**Texte fourni:**
Au départ, il y a un pari osé -10 heures de documentaires sur Léon Blum ou Pétain- et, à l'arrivée, un succès inespéré. Avec 26 millions d'écoutes, les podcasts de Philippe Collin sur France Inter font figure d'ovni à l'ère d'Instagram ou X.

Les ingrédients? Une mise en onde léchée, des épisodes ultra-scénarisés qui s'achèvent sur un climax "netflixien" et une narration singulière qui s'autorise à parler directement à l'auditeur en lançant des "retenez-bien ceci", "récapitulons" ou en annonçant "l'horizon de notre prochain épisode".

"L’Histoire, pour tout le monde, c’est très loin. C'était il y a 20, 30, 40 ans, au collège ou au lycée. Si tu n'aides par l'auditeur, ce n'est pas possible", théorise pour l'AFP Philippe Collin. "Donc j'assume de le prendre par la main, de faire des petits résumés, de dire: attention, ça c'est important".

La formule marche. D'abord cantonnés à Internet, ses podcasts "Face à l'Histoire", nourris d'interviews d'universitaires et d'archives, ont fini par migrer vers l'antenne d'Inter, portés par le bouche-à-oreille, et essaiment désormais en pièces de théâtre et documentaires télé.

"On avait cette intuition que les Français aiment l'histoire politique et qu'ils se sont habitués, par le biais des séries, à avoir des récits sur le temps long", détaille le bientôt cinquantenaire, débarqué un peu par hasard sur la station à la fin des années 1990.

Prochaine étape, une série dédiée au capitaine Alfred Dreyfus mise en ligne début décembre, nouveau volet de cette plongée dans les heures sombres de la France.

Etrenné en 2021 avec Napoléon, son podcast a sondé tour à tour la montée des périls dans les années 1930, la collaboration nazie ou l'ascension de l'extrême droite après-guerre, en explorant les destins de Blum, Pétain, Louis-Ferdinand Céline ou Jean-Marie Le Pen.

L'ancien étudiant en histoire passionné de foot, qui s'est fait connaître sur Inter avec des émissions foutraques ou décalées ("Panique au Mongin Palace", "L'oeil du Tigre" sur le sport), assume de cibler le grand public mais ne veut renoncer en rien au "savoir savant".

**Consigne 1:** Indiquez si chacune des affirmations suivantes concorde avec le texte sur les podcasts de Philippe Collin, en répondant par oui ou par non et en citant à l'identique les mots du texte qui tranchent. (a) Les podcasts de Philippe Collin ont totalisé 26 millions d'écoutes. (b) Le podcast a été lancé en 2021 avec un volet consacré à Pétain. (c) Les podcasts « Face à l'Histoire » ont d'abord été diffusés sur l'antenne d'Inter avant d'être proposés sur Internet.
**Consigne 2:** Reproduisez fidèlement le passage du texte sur les podcasts de Philippe Collin qui va de « Prochaine étape, une » jusqu'à « Jean-Marie Le Pen. ».
Seul le texte fait foi.

**Entrées répertoriées:**

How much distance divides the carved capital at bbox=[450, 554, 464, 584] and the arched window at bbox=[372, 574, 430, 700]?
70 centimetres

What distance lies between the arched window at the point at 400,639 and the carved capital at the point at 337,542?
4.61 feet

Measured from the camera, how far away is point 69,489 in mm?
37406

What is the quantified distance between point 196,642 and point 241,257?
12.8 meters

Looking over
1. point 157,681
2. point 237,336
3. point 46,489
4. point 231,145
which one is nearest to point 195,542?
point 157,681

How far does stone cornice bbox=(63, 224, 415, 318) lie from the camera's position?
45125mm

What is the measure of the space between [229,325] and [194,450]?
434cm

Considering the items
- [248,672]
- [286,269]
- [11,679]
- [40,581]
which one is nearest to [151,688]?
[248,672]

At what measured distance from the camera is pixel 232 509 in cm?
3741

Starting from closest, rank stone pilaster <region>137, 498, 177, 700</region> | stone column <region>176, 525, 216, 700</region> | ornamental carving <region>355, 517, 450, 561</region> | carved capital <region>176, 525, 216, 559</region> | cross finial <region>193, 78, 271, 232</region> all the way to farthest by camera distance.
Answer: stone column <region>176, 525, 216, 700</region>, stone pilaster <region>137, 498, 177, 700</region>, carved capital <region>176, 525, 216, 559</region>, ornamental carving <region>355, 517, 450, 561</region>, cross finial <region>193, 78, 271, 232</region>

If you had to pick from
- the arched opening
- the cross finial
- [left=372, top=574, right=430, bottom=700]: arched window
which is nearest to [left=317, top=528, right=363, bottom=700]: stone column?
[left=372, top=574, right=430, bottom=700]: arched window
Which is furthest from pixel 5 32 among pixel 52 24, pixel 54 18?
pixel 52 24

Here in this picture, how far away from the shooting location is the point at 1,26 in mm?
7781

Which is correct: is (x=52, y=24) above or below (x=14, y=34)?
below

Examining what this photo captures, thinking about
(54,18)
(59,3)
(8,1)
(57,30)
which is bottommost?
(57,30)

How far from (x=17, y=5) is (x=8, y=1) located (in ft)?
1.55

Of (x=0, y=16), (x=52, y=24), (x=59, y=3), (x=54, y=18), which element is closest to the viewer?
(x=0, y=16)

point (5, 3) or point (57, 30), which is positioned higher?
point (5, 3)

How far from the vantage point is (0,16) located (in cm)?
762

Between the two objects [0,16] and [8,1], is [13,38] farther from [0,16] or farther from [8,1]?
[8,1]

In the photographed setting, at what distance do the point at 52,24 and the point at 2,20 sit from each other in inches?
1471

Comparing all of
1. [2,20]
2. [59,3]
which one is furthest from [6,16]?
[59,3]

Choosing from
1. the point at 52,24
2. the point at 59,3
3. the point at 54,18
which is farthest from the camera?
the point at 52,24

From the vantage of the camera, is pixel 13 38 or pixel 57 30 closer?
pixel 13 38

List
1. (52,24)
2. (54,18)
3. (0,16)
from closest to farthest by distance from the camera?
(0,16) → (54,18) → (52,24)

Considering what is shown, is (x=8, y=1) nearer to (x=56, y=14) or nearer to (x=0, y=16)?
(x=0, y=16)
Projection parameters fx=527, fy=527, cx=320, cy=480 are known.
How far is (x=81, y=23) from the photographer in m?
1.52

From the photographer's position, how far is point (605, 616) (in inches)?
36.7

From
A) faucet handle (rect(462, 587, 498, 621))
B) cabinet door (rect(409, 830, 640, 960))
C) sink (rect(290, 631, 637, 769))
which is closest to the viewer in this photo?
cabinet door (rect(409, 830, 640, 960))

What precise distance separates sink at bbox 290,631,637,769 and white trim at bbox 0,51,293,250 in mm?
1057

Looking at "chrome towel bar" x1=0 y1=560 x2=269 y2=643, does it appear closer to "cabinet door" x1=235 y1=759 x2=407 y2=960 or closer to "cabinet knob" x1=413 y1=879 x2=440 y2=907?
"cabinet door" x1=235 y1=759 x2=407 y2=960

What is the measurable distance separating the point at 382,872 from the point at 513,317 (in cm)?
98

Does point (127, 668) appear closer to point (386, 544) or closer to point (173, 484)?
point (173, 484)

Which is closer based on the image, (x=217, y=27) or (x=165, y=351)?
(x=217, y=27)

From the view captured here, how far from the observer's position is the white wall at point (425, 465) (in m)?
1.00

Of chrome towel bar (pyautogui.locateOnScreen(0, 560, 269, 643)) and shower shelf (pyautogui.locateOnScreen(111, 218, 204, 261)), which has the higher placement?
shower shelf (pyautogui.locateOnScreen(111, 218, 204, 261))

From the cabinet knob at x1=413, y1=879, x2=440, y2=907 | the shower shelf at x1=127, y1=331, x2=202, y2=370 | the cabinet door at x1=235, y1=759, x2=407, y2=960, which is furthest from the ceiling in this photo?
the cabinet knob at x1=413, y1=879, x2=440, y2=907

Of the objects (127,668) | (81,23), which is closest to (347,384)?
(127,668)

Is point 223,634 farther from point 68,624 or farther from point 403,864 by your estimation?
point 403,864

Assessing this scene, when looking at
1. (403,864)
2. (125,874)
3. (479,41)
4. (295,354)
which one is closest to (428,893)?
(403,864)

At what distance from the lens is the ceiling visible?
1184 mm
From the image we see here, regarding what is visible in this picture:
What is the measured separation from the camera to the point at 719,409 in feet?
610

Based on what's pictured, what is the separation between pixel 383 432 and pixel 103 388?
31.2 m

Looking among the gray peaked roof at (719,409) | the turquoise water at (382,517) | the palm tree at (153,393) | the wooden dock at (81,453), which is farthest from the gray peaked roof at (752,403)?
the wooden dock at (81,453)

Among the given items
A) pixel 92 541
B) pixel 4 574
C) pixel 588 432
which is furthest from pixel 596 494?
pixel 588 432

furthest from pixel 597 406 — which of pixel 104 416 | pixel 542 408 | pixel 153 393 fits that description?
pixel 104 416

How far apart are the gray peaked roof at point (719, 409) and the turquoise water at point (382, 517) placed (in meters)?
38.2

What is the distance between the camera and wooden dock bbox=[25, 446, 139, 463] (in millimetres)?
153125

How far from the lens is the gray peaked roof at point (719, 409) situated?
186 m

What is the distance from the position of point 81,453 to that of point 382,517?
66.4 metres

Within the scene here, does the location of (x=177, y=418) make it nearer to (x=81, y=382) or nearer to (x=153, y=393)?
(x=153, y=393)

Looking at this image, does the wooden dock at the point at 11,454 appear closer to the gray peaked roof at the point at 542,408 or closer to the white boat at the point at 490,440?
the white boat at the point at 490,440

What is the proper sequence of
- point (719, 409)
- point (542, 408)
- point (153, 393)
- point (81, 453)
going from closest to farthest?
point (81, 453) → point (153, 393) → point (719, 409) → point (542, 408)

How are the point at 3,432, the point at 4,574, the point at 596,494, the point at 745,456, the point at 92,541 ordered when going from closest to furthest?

==

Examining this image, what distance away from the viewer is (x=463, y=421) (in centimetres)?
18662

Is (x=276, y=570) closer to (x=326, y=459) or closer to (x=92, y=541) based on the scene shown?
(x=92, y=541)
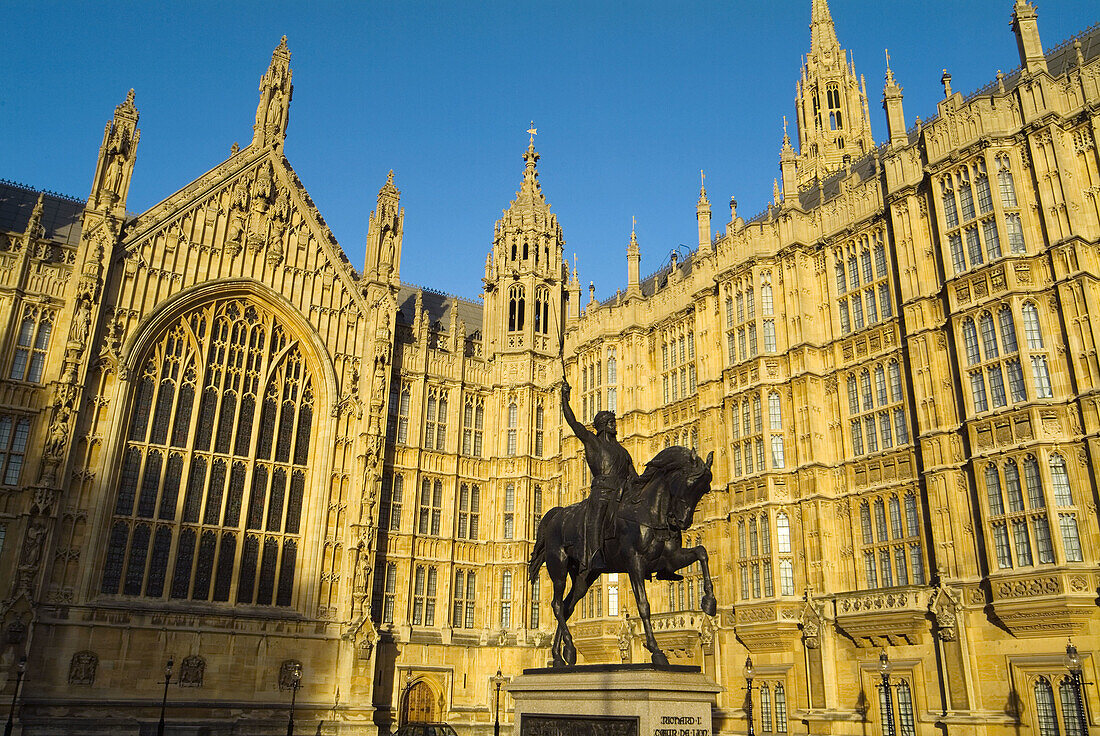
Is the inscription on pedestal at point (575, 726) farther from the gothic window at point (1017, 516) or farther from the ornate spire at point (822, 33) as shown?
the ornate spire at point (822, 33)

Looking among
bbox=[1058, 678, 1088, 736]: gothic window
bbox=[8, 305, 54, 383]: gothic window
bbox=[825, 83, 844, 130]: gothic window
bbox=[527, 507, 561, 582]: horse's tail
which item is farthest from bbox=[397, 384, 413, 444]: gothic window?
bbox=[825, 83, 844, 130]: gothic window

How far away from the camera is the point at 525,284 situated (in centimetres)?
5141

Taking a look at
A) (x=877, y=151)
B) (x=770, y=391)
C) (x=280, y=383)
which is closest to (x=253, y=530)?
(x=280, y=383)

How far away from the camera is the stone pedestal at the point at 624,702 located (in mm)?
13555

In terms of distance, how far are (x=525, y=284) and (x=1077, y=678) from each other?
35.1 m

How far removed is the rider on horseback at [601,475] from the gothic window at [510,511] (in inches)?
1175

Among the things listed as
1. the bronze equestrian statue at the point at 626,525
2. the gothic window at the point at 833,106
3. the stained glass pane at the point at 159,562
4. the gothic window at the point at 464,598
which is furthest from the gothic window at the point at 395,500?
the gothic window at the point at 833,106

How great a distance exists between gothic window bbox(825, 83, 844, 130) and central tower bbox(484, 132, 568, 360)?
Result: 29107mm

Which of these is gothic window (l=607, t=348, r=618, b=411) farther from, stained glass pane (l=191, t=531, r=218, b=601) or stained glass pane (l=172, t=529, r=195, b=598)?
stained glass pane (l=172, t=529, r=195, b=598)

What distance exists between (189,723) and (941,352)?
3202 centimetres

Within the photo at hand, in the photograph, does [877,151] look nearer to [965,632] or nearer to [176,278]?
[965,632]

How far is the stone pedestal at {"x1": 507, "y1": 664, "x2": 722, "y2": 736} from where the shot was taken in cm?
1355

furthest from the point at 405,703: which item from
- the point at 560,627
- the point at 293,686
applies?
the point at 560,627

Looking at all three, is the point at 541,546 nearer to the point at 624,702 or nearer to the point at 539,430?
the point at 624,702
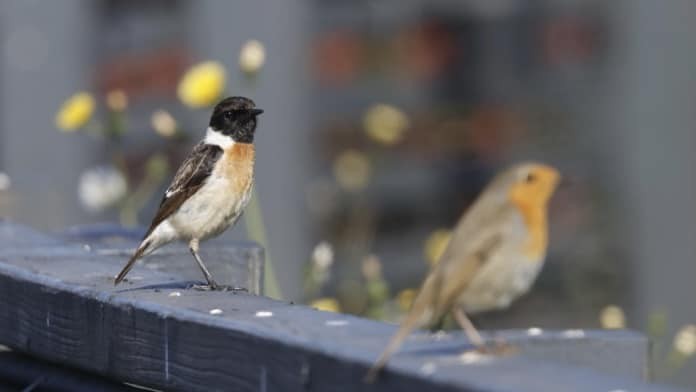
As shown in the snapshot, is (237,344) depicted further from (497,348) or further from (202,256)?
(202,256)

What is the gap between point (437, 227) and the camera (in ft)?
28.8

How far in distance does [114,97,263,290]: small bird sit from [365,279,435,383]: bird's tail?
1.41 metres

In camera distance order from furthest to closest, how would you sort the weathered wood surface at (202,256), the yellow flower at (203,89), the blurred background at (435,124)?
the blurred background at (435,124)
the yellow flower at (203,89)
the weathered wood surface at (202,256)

* * *

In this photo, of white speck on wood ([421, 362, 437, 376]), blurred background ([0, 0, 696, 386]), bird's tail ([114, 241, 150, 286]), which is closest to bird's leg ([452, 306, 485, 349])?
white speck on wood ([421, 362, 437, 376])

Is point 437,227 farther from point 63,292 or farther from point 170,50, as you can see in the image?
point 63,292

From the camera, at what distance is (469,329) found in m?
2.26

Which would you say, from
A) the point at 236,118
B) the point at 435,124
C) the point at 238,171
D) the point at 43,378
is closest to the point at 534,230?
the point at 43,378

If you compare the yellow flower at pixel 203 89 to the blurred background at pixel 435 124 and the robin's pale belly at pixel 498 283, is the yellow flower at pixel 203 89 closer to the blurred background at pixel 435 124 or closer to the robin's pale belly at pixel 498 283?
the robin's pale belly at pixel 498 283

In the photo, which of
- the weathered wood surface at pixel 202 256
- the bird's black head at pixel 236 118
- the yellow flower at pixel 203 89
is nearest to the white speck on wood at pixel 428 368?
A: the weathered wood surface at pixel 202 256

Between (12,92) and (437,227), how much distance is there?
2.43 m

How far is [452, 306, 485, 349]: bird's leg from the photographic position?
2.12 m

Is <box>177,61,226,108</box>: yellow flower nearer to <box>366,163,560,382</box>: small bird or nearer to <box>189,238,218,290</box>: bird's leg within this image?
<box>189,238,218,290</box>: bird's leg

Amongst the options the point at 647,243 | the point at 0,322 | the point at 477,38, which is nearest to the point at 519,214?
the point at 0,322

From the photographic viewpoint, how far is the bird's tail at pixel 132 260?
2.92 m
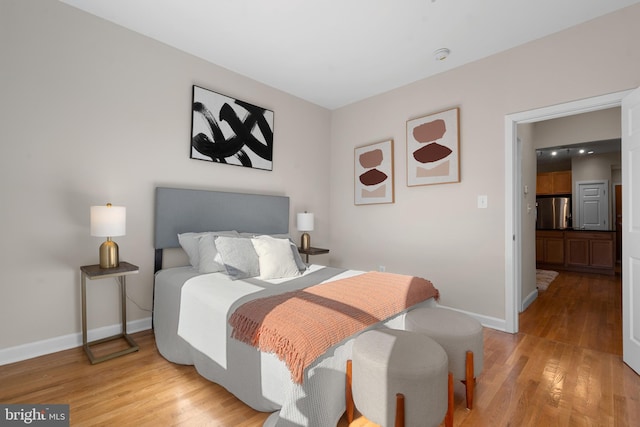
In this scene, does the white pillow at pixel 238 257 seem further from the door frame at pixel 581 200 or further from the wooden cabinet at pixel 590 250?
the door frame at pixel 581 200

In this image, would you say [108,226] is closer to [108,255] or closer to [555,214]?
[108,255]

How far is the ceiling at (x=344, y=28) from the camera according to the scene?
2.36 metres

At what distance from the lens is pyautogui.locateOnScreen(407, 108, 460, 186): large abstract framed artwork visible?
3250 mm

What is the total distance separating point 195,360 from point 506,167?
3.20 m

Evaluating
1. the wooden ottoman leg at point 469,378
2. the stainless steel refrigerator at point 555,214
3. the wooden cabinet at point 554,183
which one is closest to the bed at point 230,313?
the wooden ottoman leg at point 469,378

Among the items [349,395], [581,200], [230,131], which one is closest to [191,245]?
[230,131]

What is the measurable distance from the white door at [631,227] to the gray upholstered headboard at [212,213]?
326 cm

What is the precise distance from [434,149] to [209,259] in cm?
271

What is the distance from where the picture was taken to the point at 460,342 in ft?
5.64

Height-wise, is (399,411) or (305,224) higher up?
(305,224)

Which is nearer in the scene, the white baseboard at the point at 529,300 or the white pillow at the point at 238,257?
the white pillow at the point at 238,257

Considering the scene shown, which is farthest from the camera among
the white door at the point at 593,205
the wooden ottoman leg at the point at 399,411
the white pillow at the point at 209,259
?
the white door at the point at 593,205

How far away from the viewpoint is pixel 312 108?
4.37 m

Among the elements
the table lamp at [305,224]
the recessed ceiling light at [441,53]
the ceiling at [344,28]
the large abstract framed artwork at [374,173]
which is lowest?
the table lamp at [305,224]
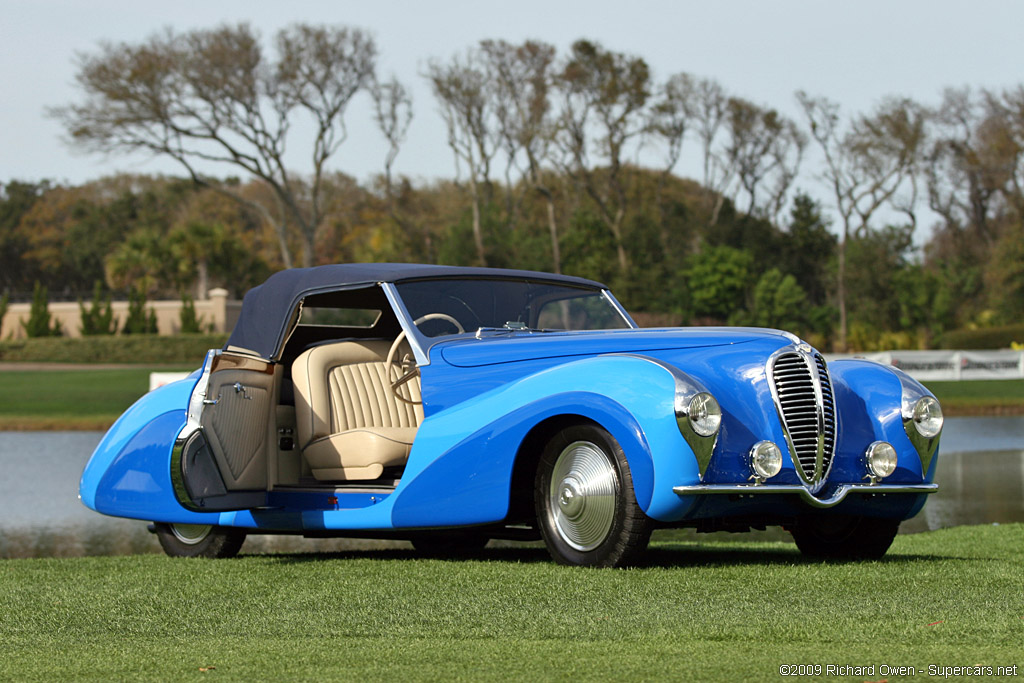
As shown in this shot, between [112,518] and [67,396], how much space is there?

**Réponse rédigée 1:**
(a) Oui : « Avec 26 millions d'écoutes, les podcasts de Philippe Collin sur France Inter font figure d'ovni ».
(b) Non : « Etrenné en 2021 avec Napoléon ».
(c) Non : « D'abord cantonnés à Internet » et « ont fini par migrer vers l'antenne d'Inter ».

**Réponse rédigée 2:**
Prochaine étape, une série dédiée au capitaine Alfred Dreyfus mise en ligne début décembre, nouveau volet de cette plongée dans les heures sombres de la France.

Etrenné en 2021 avec Napoléon, son podcast a sondé tour à tour la montée des périls dans les années 1930, la collaboration nazie ou l'ascension de l'extrême droite après-guerre, en explorant les destins de Blum, Pétain, Louis-Ferdinand Céline ou Jean-Marie Le Pen.